It is true that the church is universal and so everywhere, enveloping all creation. The church does not have borders or rails or walls.
I had a friend whose church was the massive entourage of workers that accompanied the global tours of a rock group. Marriages. Baptisms. Loitering. Listening. Word. Presence. Communion. He was their shepherd.
He was grateful for a friend who called his flock a church. He told me so.
My wisest friends in the Eastern churches tell me we can never say where the church is not, only where it is.
Lately, it’s become fashionable to say that the church is not in buildings with pews and altars and pulpits. And I understand the inexcusable beliefs and the practices, abuses, and harms that lead to such convictions.
I still see the church in unusual and unexpected places, like AA meetings and bars, and I celebrate its presence everywhere two or more are drawn by the human God.
And, God forgive me, I still see the church in its institutions.

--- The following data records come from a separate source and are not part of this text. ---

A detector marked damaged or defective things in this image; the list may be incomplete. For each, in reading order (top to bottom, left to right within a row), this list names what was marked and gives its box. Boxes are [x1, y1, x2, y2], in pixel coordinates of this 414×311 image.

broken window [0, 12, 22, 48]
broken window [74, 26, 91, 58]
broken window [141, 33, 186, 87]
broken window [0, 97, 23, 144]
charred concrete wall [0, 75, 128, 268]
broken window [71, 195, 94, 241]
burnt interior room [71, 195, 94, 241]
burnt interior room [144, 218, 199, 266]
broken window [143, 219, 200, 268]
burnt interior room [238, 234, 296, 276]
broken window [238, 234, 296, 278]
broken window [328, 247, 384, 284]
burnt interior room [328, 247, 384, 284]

The Spirit of God is not limited by our judgments against one another or our experiences or our bad theology.
The Spirit falls and moves in places we judge as dead or broken or irredeemable.
Humility teaches us to love every gathering of God’s people for God loves them.
This is not a counsel to settle for anything less that the goodness and mercy, the beauty and justice, of Jesus Christ.
We welcome the fire of his restorative works that will eventually make of us gods, beginning with our own house, but we do not say where the church is not.